10. Digital target formats and accuracy

As with all forms of digital technology, digital coding schemes are subject to ongoing development. As such, discussion around the most appropriate formats for preservation will also continue to evolve. Irrespective of the options available however, several principles can be applied in choosing target formats.

  • File-based formats offer greater data security and integrity monitoring capability than do carrier-based formats containing data streams such as DAT, audio CD or Digital Betacam.
  • When transferring digital carrier-based content (for example from DAT or DV cassette formats) the resultant file must, when deemed appropriate, retain the coding scheme of the original data stream. Where this is not appropriate, for example where a lossy and proprietary coding scheme has been used (see section 11), a coding scheme should be chosen which preserves the integrity of the original.
  • An essential requirement of any archival file format is that coding schemes used for preservation purposes be openly defined, and not proprietary to a limited number of manufacturers.
  • Where there is little or no consensus throughout the archival community on the choice of target format for a given purpose, a repository must choose a format for which they can be at least relatively confident of their own ability to support it sustainably. This would require sufficient available resource including expertise, as well as ongoing wider industry support for the format.
  • A repository must ensure that a chosen target format will retain the minimum required combination of primary and secondary information.

 

Comment:

Preservation master recordings are generally carried by a target format that consists of a single file, in which a container (wrapper) carries the primary sound or sound-and-picture information, together with secondary information like captions, subtitles, timecode, and other ancillary data. In some cases, however, the secondary information may be carried in what are sometimes called “sidecar” files. This approach is not uncommon for subtitles or captions, and may be used for such corollary materials as record labels.

For audio, the Broadcast WAVE (BWF) format has become a de-facto standard. This format is officially recommended by the Technical Committee (see IASA-TC 04, 6.1.2.1). Broadcast WAVE files, like all WAVE files, cannot exceed 4GB in size, and are limited to mono or two-channel stereo recordings. To accommodate greater amounts of audio data and multiple audio channels, the European Broadcast Union has defined the RF64 BWF file, with a maximum file size of approximately 16 exabytes and up to 18 channels.

For digitisation of original analogue audio recordings, IASA recommends a minimum digital resolution of 48 kHz sampling rate at 24 bit word length, using linear pulse code modulation (LPCM) encoding. In heritage/memory institutions a resolution of 96 kHz / 24 bit has become widely adopted. Better transfers of the unintended parts of a sound document now (see section 8) will make the future removal of these artefacts by digital signal processing easier when making access copies. Because of the transient character of consonants, speech recordings must be treated like music recordings.

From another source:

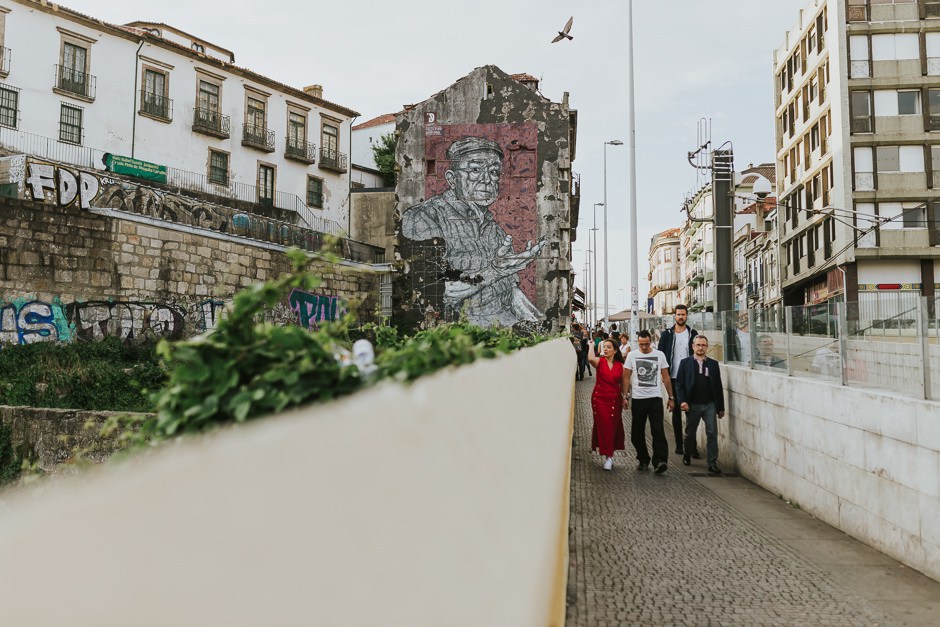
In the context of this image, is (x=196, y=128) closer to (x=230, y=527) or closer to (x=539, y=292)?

When primary information on disc and cylinder sound recordings are captured by non-contact optical scanning techniques, the scanning data itself may comprise the main element in the preservation master file, rather than a subsequently derived conventional audio bitstream.

In memory institutions, target formats for moving image preservation masters are in the early phases of implementation. For video, several institutions have been using a variant of the MXF wrapper standardised by SMPTE, with the picture signal encoded as lossless-compressed JPEG 2000. Meanwhile, other institutions are moving forward with the FFV1 lossless encoding, carrying the picture signal and accompanying soundtracks in wrappers such as QuickTime, Matroska, or AVI.

The most frequently selected target format for memory institution motion picture film scanning is DPX, standardised by SMPTE. At the same time, some archives are exploring approaches that will permit the carriage of synchronised sound and picture signals in the same wrapper, and/or the ability to incorporate additional colour and tonal data. These explorations entail the reformatting of the initially captured DPX picture signals (and soundtracks) into preservation master formats like those selected for video, e.g., lossless JPEG 2000 in MXF or FFV1 picture in QuickTime or Matroska.

In some circumstances it may not practically be possible to migrate audiovisual content. This could be due to specific integral functionality as encountered in video games for example, or the use of copy protection technology. Future access (and thus preservation) may therefore depend on the emulation of the original operating systems and/or application software.

Archives may acquire material in file-based forms, whose transcoding to archival formats may result in irreversible changes being made to the representation of the content. In such cases, authenticity and the promise of better transcoding methods in the future must be considered. The archive may choose to retain the original (as-acquired) file, as well as the transcoded version that is considered a better bet for long-term playability, or simply to transcode, retain the new copies, and delete the originals. The latter option may apply particularly in “edge” cases such as video clips that have been gathered as a part of a Web harvesting project.

In the very long term, further migration from any given format would seem inevitable. Therefore, as far as is possible, a repository must aim to ensure that future migration from any chosen target format will equally preserve this information.